- Italian theatrical release poster
- Directed by: Renato Polselli
- Screenplay by: Renato Polselli; Giuseppe Pellegrini; Ernesto Gastaldi;
- Story by: Renato Polselli; Giuseppe Pellegrini; Ernesto Gastaldi;
- Produced by: Bruno Bolognesi
- Starring: Hélène Rémy; Tina Gloriani; Walter Brandi; Maria Luisa Rolando; Isarco Ravaioli;
- Cinematography: Angelo Baistrocchi
- Edited by: Renato Cinquini
- Music by: Aldo Piga
- Production company: Consorzio Italiano Films
- Distributed by: Rome International Films
- Release date: May 23, 1960 (Italy);
- Running time: 83 minutes
- Country: Italy
- Language: Italian
- Box office: ₤98 million

= The Vampire and the Ballerina =

1960 Italian film by Renato Polselli

The Vampire and the Ballerina (L'amante del vampiro) is a 1960 Italian horror film directed and co-written by Renato Polselli.
The movie is about an adventure of two beautiful dancers and their two male friends in an old spooky castle where a beautiful female vampire and a male vampire dwell.

==Plot ==
A group of beautiful dancers reside in a house and practice dance there. Two of the dancers Luisa and Francesca along with a male friend Luca went to a spooky abandoned castle only to find that a man and a woman live there. In reality both the man and the woman known as Countess Alda are vampires. What happens to them forms the plot of the movie.

==Cast ==
- Hélène Rémy as Luisa
- Walter Brandi as Herman
- Maria Luisa Rolando as Countess Alda
- Pier Ugo Gragnani as Professor
- Tina Gloriani as Francesca
- Isarco Ravaioli as Luca
- Gino Turini as Giorgio

==Production==
The film's story and screenplay were written by director Renato Polselli and screenplay authors Giuseppe Pellegrini and Ernesto Gastaldi. The original screenplay for the film was written by Giampaolo Callegaris. Ernesto Gastaldi described the script as "rather canine", and wrote a new one with director Renato Polselli. Gastaldi felt the script was no different than any others he had worked on, with the only new element being vampires. Gastaldi commented that since Dracula starring Christopher Lee had been such a big hit in Italy, producers and distributors were eager to make their own vampire films.

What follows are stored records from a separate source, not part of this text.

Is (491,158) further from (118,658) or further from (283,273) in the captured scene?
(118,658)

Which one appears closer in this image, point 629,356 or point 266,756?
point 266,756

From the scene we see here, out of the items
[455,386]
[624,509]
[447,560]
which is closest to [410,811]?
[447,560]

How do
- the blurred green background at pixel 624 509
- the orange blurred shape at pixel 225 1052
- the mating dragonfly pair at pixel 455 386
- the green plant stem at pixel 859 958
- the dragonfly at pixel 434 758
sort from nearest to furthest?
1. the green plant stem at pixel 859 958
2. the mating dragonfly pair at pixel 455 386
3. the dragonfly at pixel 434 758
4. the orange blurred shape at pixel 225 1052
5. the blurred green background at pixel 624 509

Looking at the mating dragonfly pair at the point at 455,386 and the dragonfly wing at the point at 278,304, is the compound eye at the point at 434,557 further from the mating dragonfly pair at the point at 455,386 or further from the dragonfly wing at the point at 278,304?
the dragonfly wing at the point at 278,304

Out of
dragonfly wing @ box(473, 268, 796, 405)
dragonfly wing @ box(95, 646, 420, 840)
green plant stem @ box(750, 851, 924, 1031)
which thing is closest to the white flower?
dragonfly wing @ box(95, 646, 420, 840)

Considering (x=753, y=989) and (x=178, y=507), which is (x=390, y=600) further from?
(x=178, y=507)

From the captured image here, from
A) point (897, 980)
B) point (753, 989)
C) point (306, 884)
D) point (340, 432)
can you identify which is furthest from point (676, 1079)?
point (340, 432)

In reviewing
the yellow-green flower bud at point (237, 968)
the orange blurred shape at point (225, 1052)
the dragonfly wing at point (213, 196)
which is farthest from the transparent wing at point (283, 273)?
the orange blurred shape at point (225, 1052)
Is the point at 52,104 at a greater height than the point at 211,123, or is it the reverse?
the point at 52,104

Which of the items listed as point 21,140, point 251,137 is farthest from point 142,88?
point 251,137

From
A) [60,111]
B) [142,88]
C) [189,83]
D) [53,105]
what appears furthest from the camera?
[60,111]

Gastaldi recalled the casting for the film involved Gino Turini, who put in part of the money for the film, and Hélène Rémy as the film was originally going to be a co-production deal with France. Gastaldi also noted that the casting of Tina Gloriani was due to her being the director's lover at the time.

The film was shot at the castle of Artena in later 1959 in three weeks. Renato Polselli has claimed that the skeletons in the vampire’s crypt scenes were real skeletons. The shot of the vampire's face deteriorating was a homemade special effect. Polselli stated that the case was made with plaster, followed by the make-up artist molding an adhesive rubber mask over it with a layer of ash between the plastic and rubber. “We made a face cast with plaster, then the make-up artist and I molded an adhesive rubber mask over it. Our trick was to put a layer of ash between the plaster and the rubber."

==Release==
The Vampire and the Ballerina was released in Italy on May 23, 1960 where it was distributed by Rome International Films. The film grossed a total of 98 million Italian lire on its theatrical run. The film was published as a photonovel in the March 1962 issue of Malia - I fotoromanzi del brivido. The film was shown in Los Angeles on October 31, 1962.

Italian censors gave The Vampire and the Ballerina a V.M. 16 rating, making it "forbidden to those under 16 years old". The censors demanded that all close-ups of the vampire's face be cut and that the final melting of the vampires be shortened. Months after the censors demands were sent, the producer submitted a new version of the film which passed with a V.M. 16 rating and no cuts.

The film has been released for home viewing by Amazon Instant Video and on an English-friendly DVD by NoShame in Italy.

Scream Factory released the film on Blu-ray for the first time in the U.S. on May 22, 2018 with a new high definition transfer of the film sourced from the last surviving film elements.

==Legacy==
In his book Italian Horror Film Directors, Louis Paul described the film as "an important footnote in the history of Italian horror for being among the first films to blatantly mix sex and horror", and noted it strongly influenced European horror cinema, including late 1960s Hammer productions.